**Текст для чтения:**

Непонимание читателя вело Ахматову к переменам гораздо более значительным. 21 мая 1962 года Ахматова рассказала, что проделала над «Поэмой» очередной эксперимент… Давно уже она намеревалась показать «Поэму» кому-нибудь, кто ее не читал никогда. Ей приискали астрофизика: «Все говорят – образованный, литературный, умный, и так оно и есть. Дала ему экземпляр.
– Пришел, принес. Понравилось. Читал четыре раза. Я задала два простые вопроса – не ответил. А я-то надеялась, что сюжетная конструкция у этой вещи стальная».
Нет, читатель, подобно воображаемому редактору, не понимал, кто влюблялся, кто стрелялся, кто жив остался, прочитав последнюю фразу, «не поймешь, кто в кого влюблен». Однажды она сказала мне, что собирается удалить из третьей главы «Лирическое отступление», которое я сильно люблю. Я стала ее отговаривать. Оказалось: ту могилу, о которой там поминается, читатели принимают за могилу застрелившегося драгуна… В конце концов, после моего отчаянного сопротивления, Ахматова оставила Камеронову галерею, но убрала строки о могиле – чтобы читатель не путая ее с могилой одного из персонажей первого действия – могилой драгуна.
Самая настойчивая поправка, которую внес в «Поэму» читатель – это добавление строф о Блоке. Блок – третий носитель развивающейся фабулы в «Поэме», тот счастливый соперник, из-за которого покончил с собою драгун. В первых вариантах «Поэмы» он существовал только в следующих строфах. В спальне героини:
На стене его твердый профиль,
Гавриил или Мефистофель,
Твой, красавица, палладии.
……………………………………
Побледнев, он глядит сквозь слезы,
Как тебе протянули розы
И как враг его знаменит.
……………………………………
Демон сам с улыбкой Тамары,
Но такие таятся чары
В этом страшном дымном лице:
Плоть, почти что ставшая духом,
И античный локон над ухом —
Все таинственно в пришлеце.
Читая «Поэму», Ахматова убедилась, что в этом таинственном пришлеце читатель не узнаёт Блока, а портрет его, висящий в спальне у актерки, принимает за портрет драгуна. После нескольких месяцев разлуки я побывала у Ахматовой в Ленинграде в декабре 1959 года; она пожаловалась мне на это непонимание.
– Ну и пусть себе, – сказала я необдуманно. – На всякое чихание не наздравствуешься.
Анне Андреевне не понравился мой ответ. Она произнесла поучительным голосом:
– Я пишу для людей. Для людей, Лидия Корнеевна, а не для себя.
И прочла мне новые строфы о Блоке, до такой степени прозрачно-ясные, что лишь тот, кто никогда не читал Блока, мог не узнать его и спутать его с кем бы то ни было. Строфы эти были насквозь пронизаны цитатами из наиболее знаменитых блоковских стихов: из стихов «В ресторане» и «Шаги командора».
Строфы эти были вставлены столь искусно, будто и век стояли тут. Ими фабула в самом деле становилась железной, а измена актерки обосновывалась еще новыми строфами:
Недвусмысленное расставанье
Сквозь косое пламя костра
Он увидел. Рухнули зданья…
И в ответ обрывок рыданья:
«Ты – Голубка, солнце, сестра!..»

**Текущее задание:** Выведите без изменений часть отрывка об Ахматовой и её «Поэме»: начните с места, где стоят слова «Самая настойчивая поправка, которую», и остановитесь после слов «враг его знаменит.».

**Предоставленные записи:**
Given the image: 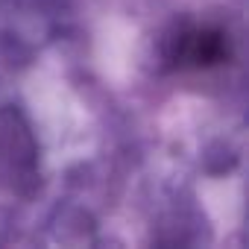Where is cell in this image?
<instances>
[{"mask_svg":"<svg viewBox=\"0 0 249 249\" xmlns=\"http://www.w3.org/2000/svg\"><path fill=\"white\" fill-rule=\"evenodd\" d=\"M231 56L229 36L220 27L191 24L182 27L167 44V62L179 71H211L226 65Z\"/></svg>","mask_w":249,"mask_h":249,"instance_id":"6da1fadb","label":"cell"}]
</instances>
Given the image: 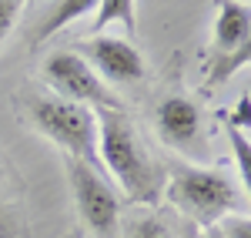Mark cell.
Masks as SVG:
<instances>
[{"mask_svg": "<svg viewBox=\"0 0 251 238\" xmlns=\"http://www.w3.org/2000/svg\"><path fill=\"white\" fill-rule=\"evenodd\" d=\"M97 114V161L121 185V191L134 205H157L164 181L161 168L141 144L137 131L124 111H94Z\"/></svg>", "mask_w": 251, "mask_h": 238, "instance_id": "1", "label": "cell"}, {"mask_svg": "<svg viewBox=\"0 0 251 238\" xmlns=\"http://www.w3.org/2000/svg\"><path fill=\"white\" fill-rule=\"evenodd\" d=\"M161 195L181 215H188L191 221L204 225V228H214L221 218L238 215L241 205H245L238 185L225 171L198 168V164H177L168 175V185H164Z\"/></svg>", "mask_w": 251, "mask_h": 238, "instance_id": "2", "label": "cell"}, {"mask_svg": "<svg viewBox=\"0 0 251 238\" xmlns=\"http://www.w3.org/2000/svg\"><path fill=\"white\" fill-rule=\"evenodd\" d=\"M30 121L44 138L64 148V158H77L84 164L97 161V114L84 104H71L60 98H34L30 101Z\"/></svg>", "mask_w": 251, "mask_h": 238, "instance_id": "3", "label": "cell"}, {"mask_svg": "<svg viewBox=\"0 0 251 238\" xmlns=\"http://www.w3.org/2000/svg\"><path fill=\"white\" fill-rule=\"evenodd\" d=\"M67 185L77 205L80 218L94 238H121V198L114 185L104 178V171L94 164H84L77 158H64Z\"/></svg>", "mask_w": 251, "mask_h": 238, "instance_id": "4", "label": "cell"}, {"mask_svg": "<svg viewBox=\"0 0 251 238\" xmlns=\"http://www.w3.org/2000/svg\"><path fill=\"white\" fill-rule=\"evenodd\" d=\"M44 80L60 101L84 104L91 111H121V98L87 67L77 51H57L44 60Z\"/></svg>", "mask_w": 251, "mask_h": 238, "instance_id": "5", "label": "cell"}, {"mask_svg": "<svg viewBox=\"0 0 251 238\" xmlns=\"http://www.w3.org/2000/svg\"><path fill=\"white\" fill-rule=\"evenodd\" d=\"M214 54L204 78V91L231 78L251 57V7L238 0H221L214 10Z\"/></svg>", "mask_w": 251, "mask_h": 238, "instance_id": "6", "label": "cell"}, {"mask_svg": "<svg viewBox=\"0 0 251 238\" xmlns=\"http://www.w3.org/2000/svg\"><path fill=\"white\" fill-rule=\"evenodd\" d=\"M80 57L87 60V67L97 78L111 84H137L144 78V57L131 40L111 37V34H97V37L80 40Z\"/></svg>", "mask_w": 251, "mask_h": 238, "instance_id": "7", "label": "cell"}, {"mask_svg": "<svg viewBox=\"0 0 251 238\" xmlns=\"http://www.w3.org/2000/svg\"><path fill=\"white\" fill-rule=\"evenodd\" d=\"M157 134L174 151H191L201 141V111L191 98H164L157 107Z\"/></svg>", "mask_w": 251, "mask_h": 238, "instance_id": "8", "label": "cell"}, {"mask_svg": "<svg viewBox=\"0 0 251 238\" xmlns=\"http://www.w3.org/2000/svg\"><path fill=\"white\" fill-rule=\"evenodd\" d=\"M97 0H60V3H47L44 7V17H37V27L30 34V47H40L47 37H54L57 30L77 24L80 17H87L94 10Z\"/></svg>", "mask_w": 251, "mask_h": 238, "instance_id": "9", "label": "cell"}, {"mask_svg": "<svg viewBox=\"0 0 251 238\" xmlns=\"http://www.w3.org/2000/svg\"><path fill=\"white\" fill-rule=\"evenodd\" d=\"M91 14H94V17H91V37H97L100 30H107L111 24H121L124 34L134 37V30H137V3H131V0H104V3H94Z\"/></svg>", "mask_w": 251, "mask_h": 238, "instance_id": "10", "label": "cell"}, {"mask_svg": "<svg viewBox=\"0 0 251 238\" xmlns=\"http://www.w3.org/2000/svg\"><path fill=\"white\" fill-rule=\"evenodd\" d=\"M228 141H231V151H234V161H238V171H241V181H248V175H251V141H248V131L228 124Z\"/></svg>", "mask_w": 251, "mask_h": 238, "instance_id": "11", "label": "cell"}, {"mask_svg": "<svg viewBox=\"0 0 251 238\" xmlns=\"http://www.w3.org/2000/svg\"><path fill=\"white\" fill-rule=\"evenodd\" d=\"M121 238H177L171 232V225L164 218H157V215H148V218H137L131 228H127V235Z\"/></svg>", "mask_w": 251, "mask_h": 238, "instance_id": "12", "label": "cell"}, {"mask_svg": "<svg viewBox=\"0 0 251 238\" xmlns=\"http://www.w3.org/2000/svg\"><path fill=\"white\" fill-rule=\"evenodd\" d=\"M24 10H27V3H20V0H0V51H3V44L10 37V30L17 27Z\"/></svg>", "mask_w": 251, "mask_h": 238, "instance_id": "13", "label": "cell"}, {"mask_svg": "<svg viewBox=\"0 0 251 238\" xmlns=\"http://www.w3.org/2000/svg\"><path fill=\"white\" fill-rule=\"evenodd\" d=\"M221 238H251V218L248 212H238V215H228V218H221L214 225Z\"/></svg>", "mask_w": 251, "mask_h": 238, "instance_id": "14", "label": "cell"}, {"mask_svg": "<svg viewBox=\"0 0 251 238\" xmlns=\"http://www.w3.org/2000/svg\"><path fill=\"white\" fill-rule=\"evenodd\" d=\"M0 235H10V218H7V208L0 201Z\"/></svg>", "mask_w": 251, "mask_h": 238, "instance_id": "15", "label": "cell"}, {"mask_svg": "<svg viewBox=\"0 0 251 238\" xmlns=\"http://www.w3.org/2000/svg\"><path fill=\"white\" fill-rule=\"evenodd\" d=\"M201 238H221V232H218V228H208V232H204Z\"/></svg>", "mask_w": 251, "mask_h": 238, "instance_id": "16", "label": "cell"}]
</instances>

**Ответ на задание:**
Самая настойчивая поправка, которую внес в «Поэму» читатель – это добавление строф о Блоке. Блок – третий носитель развивающейся фабулы в «Поэме», тот счастливый соперник, из-за которого покончил с собою драгун. В первых вариантах «Поэмы» он существовал только в следующих строфах. В спальне героини:
На стене его твердый профиль,
Гавриил или Мефистофель,
Твой, красавица, палладии.
……………………………………
Побледнев, он глядит сквозь слезы,
Как тебе протянули розы
И как враг его знаменит.